QTM 350 - Data Science Computing

Lecture 23 - Dependency Management, Virtual Environments, and Containers

Danilo Freire

Emory University

20 November, 2024

Hello again! 😊
How’s everything?

Brief recap of last class 📚

Parallel computing with Dask

  • We discussed how to parallelise the training of machine learning models
  • How to use automated machine learning (AutoML) tools to speed up the process
  • We also discussed how to implement different methods to search for the best hyperparameters using TPOT, scikit-learn, and Dask
  • Finally, we learnt about Dask Clusters, which allow us to scale your computations across multiple cores or machines

Today’s agenda 📅

Lecture outline

  • Today we will talk about a different topic: how to make sure your results are reproducible?
  • We will discuss the importance of dependency management, virtual environments, and containers
  • Replication has been a recurring theme in this course, and today we will learn how to make it easier
  • That is the main reason why we use the command line, git, Quarto, Jupyter, and other tools
  • So today we will discuss some of the best practices to ensure computational reproducibility
  • We will also discuss how to use containers to make your code portable, reproducible, and scalable
  • Let’s get started! 🚀

Dependency management 📦

Congratulations! 🎉

  • You now have a project!
  • Your code works great, it runs pretty fast thanks to Dask, your Quarto reports are beautiful, and your analyses (all done in the command line) are stored in a well-documented GitHub repository
  • Are you done? 🤔
  • Not quite! 😅
  • What if you need to run your code on a different machine?
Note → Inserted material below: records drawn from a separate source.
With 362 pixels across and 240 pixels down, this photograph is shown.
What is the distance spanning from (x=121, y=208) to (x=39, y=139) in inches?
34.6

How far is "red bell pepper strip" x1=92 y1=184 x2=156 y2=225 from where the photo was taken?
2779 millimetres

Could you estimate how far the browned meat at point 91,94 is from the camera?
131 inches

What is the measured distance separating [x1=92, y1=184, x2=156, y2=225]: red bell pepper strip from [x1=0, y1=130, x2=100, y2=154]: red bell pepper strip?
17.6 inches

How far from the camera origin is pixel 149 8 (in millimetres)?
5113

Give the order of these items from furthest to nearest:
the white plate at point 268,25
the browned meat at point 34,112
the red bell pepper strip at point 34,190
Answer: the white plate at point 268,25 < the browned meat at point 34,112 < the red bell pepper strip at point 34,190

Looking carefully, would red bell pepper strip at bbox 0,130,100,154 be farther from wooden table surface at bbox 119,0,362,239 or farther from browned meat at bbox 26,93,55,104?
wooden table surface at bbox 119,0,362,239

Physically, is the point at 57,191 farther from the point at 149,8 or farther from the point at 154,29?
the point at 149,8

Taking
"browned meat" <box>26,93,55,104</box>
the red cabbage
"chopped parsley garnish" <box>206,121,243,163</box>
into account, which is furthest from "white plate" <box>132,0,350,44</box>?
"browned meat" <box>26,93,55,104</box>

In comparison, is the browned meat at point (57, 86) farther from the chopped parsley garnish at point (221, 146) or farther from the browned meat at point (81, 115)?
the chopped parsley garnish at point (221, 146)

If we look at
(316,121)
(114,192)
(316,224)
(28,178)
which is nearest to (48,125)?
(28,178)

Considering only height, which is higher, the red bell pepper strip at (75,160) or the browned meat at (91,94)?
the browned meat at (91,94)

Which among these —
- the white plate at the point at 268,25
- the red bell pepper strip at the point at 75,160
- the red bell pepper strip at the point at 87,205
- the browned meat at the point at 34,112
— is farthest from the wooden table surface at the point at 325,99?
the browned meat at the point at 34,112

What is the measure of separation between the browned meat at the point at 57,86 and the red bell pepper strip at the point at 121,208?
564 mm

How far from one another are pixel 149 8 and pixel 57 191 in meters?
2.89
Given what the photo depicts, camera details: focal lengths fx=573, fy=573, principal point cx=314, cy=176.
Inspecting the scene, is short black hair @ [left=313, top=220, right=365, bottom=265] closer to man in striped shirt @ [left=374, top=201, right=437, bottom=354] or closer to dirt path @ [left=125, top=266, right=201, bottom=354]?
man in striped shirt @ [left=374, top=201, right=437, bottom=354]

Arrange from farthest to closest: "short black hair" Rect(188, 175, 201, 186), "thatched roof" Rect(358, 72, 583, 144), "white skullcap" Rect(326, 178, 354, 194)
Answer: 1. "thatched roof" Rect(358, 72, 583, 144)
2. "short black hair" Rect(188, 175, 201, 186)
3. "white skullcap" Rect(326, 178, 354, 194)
Or share it with a colleague? Or run it again in a few months?
  • You need to make sure your code will run in the future, and that’s where dependency management comes in

Why do we need dependency management? 🤔

The problem

  • As we have seen in this course (and in many others), libraries and packages change constantly
  • New versions are released, old versions are deprecated, and not all operating systems have the required libraries installed to run your code
  • Even extremely simple code can break from one version of a library to the next
  • this code written in Python 2.7:
print "Hello, world!"
  • will not work in Python 3.x
print "Hello world!"
  File "/var/folders/96/r1yycxlj28958p1cdynhbyzw0000gn/T/Rtmpa0OGSM/chunk-code-b08d2b78904b.txt", line 1
    print "Hello world!"
                       ^
SyntaxError: Missing parentheses in call to 'print'. Did you mean print("Hello world!")?

Some definitions

  • Dependency management is the process of ensuring that your code will run in the future
  • Dependencies are the external components necessary to run your code, such as libraries, packages, and software
  • Packages have a name, a type, a version, relevant files for the package’s functionality, and potentially dependencies on other packages
  • A package registry is a directory for packages and stores metadata about packages in the registry, such as CRAN, PyPI, or Conda
  • Dependency management tools help you manage your dependencies, such as pip and conda

The reproducibility crisis 🚨

  • We have already seen how important it is to ensure that your results are reproducible
  • The reproducibility crisis is a term used to describe the inability of researchers to replicate the results of a study
  • This affects computer science, statistics, and many other fields
  • Apart from statistical issues such as p-hacking, publication bias, and low statistical power, one of the main reasons for the reproducibility crisis is the lack of proper documentation and dependency management
  • While the statistical problems are a bit more complex, the latter can be easily solved with tools that we already have at our disposal
  • According to a recent Nature survey, more than 70% of scholars have tried and failed to reproduce another scientist’s research, and more than half have failed to reproduce their own research 😳
  • 90% of researchers believe that there is a reproducibility crisis in science

The reproducibility trade-off 🔄

  • How far should we go to ensure that our results are reproducible?
  • Due diligence starts at declaring dependencies
  • You can empower your declared dependencies with a package/environment manager such as conda or pip
  • Packaging dependencies uses tools like renv (for R), or pipenv (for Python)
  • Online environments can be created for your work (in a relatively user friendly way), such as Code Ocean ($$$), or Binder (free, but with several limitations)
  • Containers are awesome, and container tools like Docker and Singularity can be used to package your code and dependencies in a portable way
  • Which one should you use? It depends on your needs, but the more integrated your workflow is, the better!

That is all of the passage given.